GameFi today is where deFi was in 2018. Crypto games and guilds like Axie, Aurory, GuildFi and Merit Circle raised hundreds of millions of dollars each in late 2021, and now the tokens are crashing because of bad tokenomics. Just like the ICO boom of 2017 and subsequent crash in 2018. But the 2018 bear market was when the best deFi companies were built like Uniswap, Aave, Curve or Compound. The 2022 bear market will be when the best gameFi companies are built.
My bet is that the next wave of crypto users will come through gaming. The masses will learn about crypto through play-to-earn, trade the tokens on Uniswap, discover Ethereum and start holding Bitcoin. The reverse order of how people discover crypto today.
I’m working on a gameFi startup called Tavern.

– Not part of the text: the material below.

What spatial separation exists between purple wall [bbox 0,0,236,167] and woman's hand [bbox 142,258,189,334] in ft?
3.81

Tavern is building a two-sided network of gamers and guilds. Our first product, a dashboard for guilds to manage their scholars (aka gamers) for the game Cyball, amassed 170+ of the largest guilds as users, and 10,000 scholars onboarded in two months since launch. It now has over a third of global Cyball scholars managed through it. We launched it as a 3-person team, and will continue to stay lean until we find strong product market fit.
We subsequently raised our first round of ~$3.5M at 30M post this April as soon as I was out of bootcamp. We raised primarily from gameFi investors like Animoca, gumi Cryptos Capital, Y-Combinator OrangeDAO, OP Crypto, the founders of: YGG Guild, The Sandbox, Crunchyroll, Kabam, Rotten Tomatoes, Twitch, Youtube and other gaming angels and funds. Because we spoke only to gameFi investors, many of my friends at traditional venture and crypto funds don’t know that I am working on a startup. If we can find good product market fit, perhaps I will reach out to them and they might join us on this adventure. I am grateful to the investors who backed us in a bear market.